(Bloomberg Opinion) -- There are few places for investors to hide when a global trade war is about to erupt and the U.S. Treasury yield curve threatens to invert. Japan may be one.
The nation’s stock market has been relatively calm this year, with the Topix index down less than 2 percent in dollar terms. This is noteworthy considering a third of revenue for Topix 500 companies comes from overseas. While some manufacturers have been spared from U.S. President Donald Trump’s steel tariffs, increasing trade tensions and a stronger yen have nonetheless dented sentiment.
Valuations have provided some support. The Topix is trading at only 14.1 times forward earnings, below its five-year average of 16.2. The multiple for the S&P 500 Index, by contrast, has crept up steadily to reach a demanding 21 times.
Valuations alone aren’t enough, though. When global liquidity dries up, cash is the ultimate haven.
Whether because of the 2008 global financial crisis or the 2011 tsunami, Japan Inc. hasn’t taken advantage of the central bank’s torrent of easy money to boost leverage. The average Topix firm has narrowed its debt-to-Ebitda ratio to 2.5 times, from 3.1 times five years ago.
U.S. companies have done the opposite, issuing risky bonds and leveraged loans. Not surprisingly, the average S&P 500 member’s ability to service debt has deteriorated.
For the moment, the U.S. market is managing to churn on, with the S&P 500 in the green for the year. But the bearish cloud hanging over China’s A-share market offers a cautionary tale.
You might expect mainland China to be in the middle of a bull run, considering strong catalysts such as inclusion of the country’s shares in MSCI’s indexes this year. In fact, it’s among the worst performers in Asia. The main reason, as I have written, is tightened liquidity onshore. Defaults are popping up everywhere as firms struggle with refinancing.
There are plenty of worrying signs in the U.S., too. Back in 2007 when financing conditions were loose, 29 percent of corporate loans were covenant-light; last year, the number was a staggering 75 percent, according to S&P Global Ratings. As a result, three-quarters of loans outstanding don’t give debt holders much protection. The picture in the bond market isn’t any better, Moody’s Investors Service warns.
Japan’s infamous zombie firms, kept alive by easy bank credit in the 1990s, used to be a popular topic of academic study for economists.

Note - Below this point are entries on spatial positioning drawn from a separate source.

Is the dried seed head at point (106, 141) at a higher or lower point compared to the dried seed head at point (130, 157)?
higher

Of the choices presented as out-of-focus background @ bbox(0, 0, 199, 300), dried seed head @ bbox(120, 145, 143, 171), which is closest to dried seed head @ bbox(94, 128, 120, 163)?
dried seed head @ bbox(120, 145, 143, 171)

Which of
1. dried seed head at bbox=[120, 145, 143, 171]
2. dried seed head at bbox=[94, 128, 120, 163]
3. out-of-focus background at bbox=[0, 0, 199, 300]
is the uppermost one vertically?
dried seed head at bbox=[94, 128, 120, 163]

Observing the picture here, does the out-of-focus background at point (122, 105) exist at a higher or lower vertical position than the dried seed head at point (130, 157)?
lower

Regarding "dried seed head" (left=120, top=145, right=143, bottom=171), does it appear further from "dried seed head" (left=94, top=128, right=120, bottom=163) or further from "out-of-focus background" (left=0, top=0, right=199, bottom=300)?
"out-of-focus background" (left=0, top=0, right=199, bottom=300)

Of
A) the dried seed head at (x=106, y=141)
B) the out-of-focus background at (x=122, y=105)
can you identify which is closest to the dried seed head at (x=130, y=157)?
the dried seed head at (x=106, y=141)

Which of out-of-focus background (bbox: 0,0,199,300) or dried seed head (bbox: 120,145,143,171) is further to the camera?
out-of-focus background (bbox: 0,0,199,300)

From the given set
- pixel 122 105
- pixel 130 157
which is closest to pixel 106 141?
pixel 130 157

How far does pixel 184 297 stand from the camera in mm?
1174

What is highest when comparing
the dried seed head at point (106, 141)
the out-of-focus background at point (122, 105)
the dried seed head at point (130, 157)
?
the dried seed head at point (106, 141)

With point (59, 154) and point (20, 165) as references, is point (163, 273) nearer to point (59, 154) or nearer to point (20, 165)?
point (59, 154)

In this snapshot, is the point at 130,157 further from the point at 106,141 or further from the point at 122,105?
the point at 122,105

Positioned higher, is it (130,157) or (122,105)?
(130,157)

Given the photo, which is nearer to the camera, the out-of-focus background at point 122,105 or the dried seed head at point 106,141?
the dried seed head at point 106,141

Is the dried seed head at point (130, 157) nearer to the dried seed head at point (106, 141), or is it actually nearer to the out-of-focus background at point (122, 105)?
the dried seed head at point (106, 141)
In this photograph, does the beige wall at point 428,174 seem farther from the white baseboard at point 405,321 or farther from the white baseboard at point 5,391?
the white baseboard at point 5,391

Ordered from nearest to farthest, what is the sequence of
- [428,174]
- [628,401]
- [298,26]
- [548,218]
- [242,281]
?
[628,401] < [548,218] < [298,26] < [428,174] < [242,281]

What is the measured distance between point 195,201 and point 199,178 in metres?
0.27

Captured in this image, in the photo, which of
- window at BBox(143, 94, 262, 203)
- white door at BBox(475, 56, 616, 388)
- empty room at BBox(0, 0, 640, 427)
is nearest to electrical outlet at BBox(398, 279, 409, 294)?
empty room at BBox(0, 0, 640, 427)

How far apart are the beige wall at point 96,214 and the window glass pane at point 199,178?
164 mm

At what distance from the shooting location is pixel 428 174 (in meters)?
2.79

Now, one can’t help but wonder if the U.S. has created its own breed of zombies.
When the Federal Reserve tightens further, these companies will have to raise equity, hold fire sales of non-core assets, or even enter bankruptcy. In any of these scenarios, shareholders will suffer. After all, if creditors are given little protection, what economic rights can shareholders expect?
To be sure, a risk-averse Japan Inc. is hardly cause for excitement. But shareholder pressure for improved returns is on the rise. The median return of 30-odd companies targeted by activist investors since last year is 17 percent, according to Bloomberg Intelligence.
When the music stops, cash-rich and conservative Japan may prove the safest of havens.